● **Task prompt**
Restate all entries exactly.

+ + +

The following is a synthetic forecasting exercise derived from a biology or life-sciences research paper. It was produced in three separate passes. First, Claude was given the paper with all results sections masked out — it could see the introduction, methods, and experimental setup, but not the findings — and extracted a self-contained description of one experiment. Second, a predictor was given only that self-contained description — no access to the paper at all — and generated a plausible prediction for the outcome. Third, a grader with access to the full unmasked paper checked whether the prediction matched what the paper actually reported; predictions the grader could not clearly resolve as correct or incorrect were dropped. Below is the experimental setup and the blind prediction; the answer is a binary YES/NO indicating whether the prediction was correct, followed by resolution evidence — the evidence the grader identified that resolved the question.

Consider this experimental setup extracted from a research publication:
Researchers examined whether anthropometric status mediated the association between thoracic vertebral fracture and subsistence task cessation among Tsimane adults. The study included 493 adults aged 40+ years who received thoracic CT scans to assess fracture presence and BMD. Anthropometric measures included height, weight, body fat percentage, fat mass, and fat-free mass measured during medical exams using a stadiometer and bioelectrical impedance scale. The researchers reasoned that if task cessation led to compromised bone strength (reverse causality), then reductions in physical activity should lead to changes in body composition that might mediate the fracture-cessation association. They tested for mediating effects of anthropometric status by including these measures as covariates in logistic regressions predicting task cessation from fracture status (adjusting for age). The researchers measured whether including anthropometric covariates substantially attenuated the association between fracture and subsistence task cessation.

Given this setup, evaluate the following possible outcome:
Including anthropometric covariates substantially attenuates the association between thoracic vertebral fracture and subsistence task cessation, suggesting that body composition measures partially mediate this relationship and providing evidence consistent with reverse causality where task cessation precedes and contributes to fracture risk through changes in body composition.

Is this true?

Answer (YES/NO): NO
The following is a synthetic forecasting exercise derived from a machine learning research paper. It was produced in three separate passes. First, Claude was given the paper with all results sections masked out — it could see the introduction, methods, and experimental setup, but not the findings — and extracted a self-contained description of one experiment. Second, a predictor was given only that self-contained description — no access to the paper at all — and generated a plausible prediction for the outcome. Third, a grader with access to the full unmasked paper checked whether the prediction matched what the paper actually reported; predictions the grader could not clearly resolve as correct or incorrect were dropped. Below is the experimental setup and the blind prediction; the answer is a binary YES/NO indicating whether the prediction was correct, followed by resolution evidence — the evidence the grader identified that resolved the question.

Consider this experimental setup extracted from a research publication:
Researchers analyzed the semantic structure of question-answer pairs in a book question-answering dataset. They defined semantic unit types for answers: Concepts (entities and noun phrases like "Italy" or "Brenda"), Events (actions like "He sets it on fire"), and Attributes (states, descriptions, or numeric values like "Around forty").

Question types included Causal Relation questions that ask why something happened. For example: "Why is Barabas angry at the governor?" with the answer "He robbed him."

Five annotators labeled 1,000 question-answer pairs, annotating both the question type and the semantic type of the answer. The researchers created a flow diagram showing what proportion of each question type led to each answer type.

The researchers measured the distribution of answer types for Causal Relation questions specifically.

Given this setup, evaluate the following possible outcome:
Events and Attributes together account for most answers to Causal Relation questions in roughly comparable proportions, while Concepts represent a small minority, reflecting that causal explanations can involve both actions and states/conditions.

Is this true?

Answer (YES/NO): NO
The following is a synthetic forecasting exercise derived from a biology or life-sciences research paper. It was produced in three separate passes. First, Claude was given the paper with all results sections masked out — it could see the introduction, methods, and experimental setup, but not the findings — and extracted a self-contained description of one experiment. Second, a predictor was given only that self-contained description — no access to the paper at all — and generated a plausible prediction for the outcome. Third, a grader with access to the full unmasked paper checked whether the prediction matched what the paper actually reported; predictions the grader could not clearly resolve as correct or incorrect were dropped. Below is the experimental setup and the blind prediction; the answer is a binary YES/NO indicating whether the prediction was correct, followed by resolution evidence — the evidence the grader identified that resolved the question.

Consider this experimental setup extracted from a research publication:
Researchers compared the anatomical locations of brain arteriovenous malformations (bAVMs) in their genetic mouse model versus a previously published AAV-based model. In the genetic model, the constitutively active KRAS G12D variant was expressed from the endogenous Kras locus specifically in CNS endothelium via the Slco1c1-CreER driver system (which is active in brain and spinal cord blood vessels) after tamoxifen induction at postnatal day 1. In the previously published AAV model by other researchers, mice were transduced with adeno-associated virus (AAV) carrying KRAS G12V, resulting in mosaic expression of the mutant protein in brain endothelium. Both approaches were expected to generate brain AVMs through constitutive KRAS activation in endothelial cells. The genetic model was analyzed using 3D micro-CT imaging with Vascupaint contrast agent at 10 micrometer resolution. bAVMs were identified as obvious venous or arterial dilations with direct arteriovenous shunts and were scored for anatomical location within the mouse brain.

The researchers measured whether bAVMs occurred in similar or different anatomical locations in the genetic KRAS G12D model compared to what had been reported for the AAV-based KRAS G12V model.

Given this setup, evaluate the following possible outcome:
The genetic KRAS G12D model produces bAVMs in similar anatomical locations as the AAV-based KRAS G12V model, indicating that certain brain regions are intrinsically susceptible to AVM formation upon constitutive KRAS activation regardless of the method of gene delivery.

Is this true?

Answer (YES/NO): NO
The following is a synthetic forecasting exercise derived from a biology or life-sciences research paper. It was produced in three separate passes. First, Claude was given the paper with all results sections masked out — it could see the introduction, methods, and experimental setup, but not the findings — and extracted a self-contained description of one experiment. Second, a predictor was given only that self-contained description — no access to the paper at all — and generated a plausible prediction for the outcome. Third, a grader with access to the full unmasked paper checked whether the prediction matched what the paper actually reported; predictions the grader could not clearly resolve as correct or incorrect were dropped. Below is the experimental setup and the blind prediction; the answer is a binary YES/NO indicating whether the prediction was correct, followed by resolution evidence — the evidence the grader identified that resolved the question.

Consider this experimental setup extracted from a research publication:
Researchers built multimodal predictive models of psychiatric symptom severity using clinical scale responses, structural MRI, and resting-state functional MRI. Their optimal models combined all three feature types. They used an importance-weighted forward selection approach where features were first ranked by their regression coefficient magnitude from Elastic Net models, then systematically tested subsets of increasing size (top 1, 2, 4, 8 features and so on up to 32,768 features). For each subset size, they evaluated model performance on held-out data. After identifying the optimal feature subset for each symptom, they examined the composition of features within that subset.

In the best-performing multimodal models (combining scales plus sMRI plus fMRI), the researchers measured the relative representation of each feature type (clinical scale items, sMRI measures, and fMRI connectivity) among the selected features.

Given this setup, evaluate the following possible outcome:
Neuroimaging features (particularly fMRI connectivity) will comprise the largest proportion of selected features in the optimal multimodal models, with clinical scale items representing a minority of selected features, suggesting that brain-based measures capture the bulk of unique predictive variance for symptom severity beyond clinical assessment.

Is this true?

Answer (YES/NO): NO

+ + +

● **Response for this exercise**
The following is a synthetic forecasting exercise derived from a biology or life-sciences research paper. It was produced in three separate passes. First, Claude was given the paper with all results sections masked out — it could see the introduction, methods, and experimental setup, but not the findings — and extracted a self-contained description of one experiment. Second, a predictor was given only that self-contained description — no access to the paper at all — and generated a plausible prediction for the outcome. Third, a grader with access to the full unmasked paper checked whether the prediction matched what the paper actually reported; predictions the grader could not clearly resolve as correct or incorrect were dropped. Below is the experimental setup and the blind prediction; the answer is a binary YES/NO indicating whether the prediction was correct, followed by resolution evidence — the evidence the grader identified that resolved the question.

Consider this experimental setup extracted from a research publication:
Researchers examined whether anthropometric status mediated the association between thoracic vertebral fracture and subsistence task cessation among Tsimane adults. The study included 493 adults aged 40+ years who received thoracic CT scans to assess fracture presence and BMD. Anthropometric measures included height, weight, body fat percentage, fat mass, and fat-free mass measured during medical exams using a stadiometer and bioelectrical impedance scale. The researchers reasoned that if task cessation led to compromised bone strength (reverse causality), then reductions in physical activity should lead to changes in body composition that might mediate the fracture-cessation association. They tested for mediating effects of anthropometric status by including these measures as covariates in logistic regressions predicting task cessation from fracture status (adjusting for age). The researchers measured whether including anthropometric covariates substantially attenuated the association between fracture and subsistence task cessation.

Given this setup, evaluate the following possible outcome:
Including anthropometric covariates substantially attenuates the association between thoracic vertebral fracture and subsistence task cessation, suggesting that body composition measures partially mediate this relationship and providing evidence consistent with reverse causality where task cessation precedes and contributes to fracture risk through changes in body composition.

Is this true?

Answer (YES/NO): NO
The following is a synthetic forecasting exercise derived from a machine learning research paper. It was produced in three separate passes. First, Claude was given the paper with all results sections masked out — it could see the introduction, methods, and experimental setup, but not the findings — and extracted a self-contained description of one experiment. Second, a predictor was given only that self-contained description — no access to the paper at all — and generated a plausible prediction for the outcome. Third, a grader with access to the full unmasked paper checked whether the prediction matched what the paper actually reported; predictions the grader could not clearly resolve as correct or incorrect were dropped. Below is the experimental setup and the blind prediction; the answer is a binary YES/NO indicating whether the prediction was correct, followed by resolution evidence — the evidence the grader identified that resolved the question.

Consider this experimental setup extracted from a research publication:
Researchers analyzed the semantic structure of question-answer pairs in a book question-answering dataset. They defined semantic unit types for answers: Concepts (entities and noun phrases like "Italy" or "Brenda"), Events (actions like "He sets it on fire"), and Attributes (states, descriptions, or numeric values like "Around forty").

Question types included Causal Relation questions that ask why something happened. For example: "Why is Barabas angry at the governor?" with the answer "He robbed him."

Five annotators labeled 1,000 question-answer pairs, annotating both the question type and the semantic type of the answer. The researchers created a flow diagram showing what proportion of each question type led to each answer type.

The researchers measured the distribution of answer types for Causal Relation questions specifically.

Given this setup, evaluate the following possible outcome:
Events and Attributes together account for most answers to Causal Relation questions in roughly comparable proportions, while Concepts represent a small minority, reflecting that causal explanations can involve both actions and states/conditions.

Is this true?

Answer (YES/NO): NO
The following is a synthetic forecasting exercise derived from a biology or life-sciences research paper. It was produced in three separate passes. First, Claude was given the paper with all results sections masked out — it could see the introduction, methods, and experimental setup, but not the findings — and extracted a self-contained description of one experiment. Second, a predictor was given only that self-contained description — no access to the paper at all — and generated a plausible prediction for the outcome. Third, a grader with access to the full unmasked paper checked whether the prediction matched what the paper actually reported; predictions the grader could not clearly resolve as correct or incorrect were dropped. Below is the experimental setup and the blind prediction; the answer is a binary YES/NO indicating whether the prediction was correct, followed by resolution evidence — the evidence the grader identified that resolved the question.

Consider this experimental setup extracted from a research publication:
Researchers compared the anatomical locations of brain arteriovenous malformations (bAVMs) in their genetic mouse model versus a previously published AAV-based model. In the genetic model, the constitutively active KRAS G12D variant was expressed from the endogenous Kras locus specifically in CNS endothelium via the Slco1c1-CreER driver system (which is active in brain and spinal cord blood vessels) after tamoxifen induction at postnatal day 1. In the previously published AAV model by other researchers, mice were transduced with adeno-associated virus (AAV) carrying KRAS G12V, resulting in mosaic expression of the mutant protein in brain endothelium. Both approaches were expected to generate brain AVMs through constitutive KRAS activation in endothelial cells. The genetic model was analyzed using 3D micro-CT imaging with Vascupaint contrast agent at 10 micrometer resolution. bAVMs were identified as obvious venous or arterial dilations with direct arteriovenous shunts and were scored for anatomical location within the mouse brain.

The researchers measured whether bAVMs occurred in similar or different anatomical locations in the genetic KRAS G12D model compared to what had been reported for the AAV-based KRAS G12V model.

Given this setup, evaluate the following possible outcome:
The genetic KRAS G12D model produces bAVMs in similar anatomical locations as the AAV-based KRAS G12V model, indicating that certain brain regions are intrinsically susceptible to AVM formation upon constitutive KRAS activation regardless of the method of gene delivery.

Is this true?

Answer (YES/NO): NO
The following is a synthetic forecasting exercise derived from a biology or life-sciences research paper. It was produced in three separate passes. First, Claude was given the paper with all results sections masked out — it could see the introduction, methods, and experimental setup, but not the findings — and extracted a self-contained description of one experiment. Second, a predictor was given only that self-contained description — no access to the paper at all — and generated a plausible prediction for the outcome. Third, a grader with access to the full unmasked paper checked whether the prediction matched what the paper actually reported; predictions the grader could not clearly resolve as correct or incorrect were dropped. Below is the experimental setup and the blind prediction; the answer is a binary YES/NO indicating whether the prediction was correct, followed by resolution evidence — the evidence the grader identified that resolved the question.

Consider this experimental setup extracted from a research publication:
Researchers built multimodal predictive models of psychiatric symptom severity using clinical scale responses, structural MRI, and resting-state functional MRI. Their optimal models combined all three feature types. They used an importance-weighted forward selection approach where features were first ranked by their regression coefficient magnitude from Elastic Net models, then systematically tested subsets of increasing size (top 1, 2, 4, 8 features and so on up to 32,768 features). For each subset size, they evaluated model performance on held-out data. After identifying the optimal feature subset for each symptom, they examined the composition of features within that subset.

In the best-performing multimodal models (combining scales plus sMRI plus fMRI), the researchers measured the relative representation of each feature type (clinical scale items, sMRI measures, and fMRI connectivity) among the selected features.

Given this setup, evaluate the following possible outcome:
Neuroimaging features (particularly fMRI connectivity) will comprise the largest proportion of selected features in the optimal multimodal models, with clinical scale items representing a minority of selected features, suggesting that brain-based measures capture the bulk of unique predictive variance for symptom severity beyond clinical assessment.

Is this true?

Answer (YES/NO): NO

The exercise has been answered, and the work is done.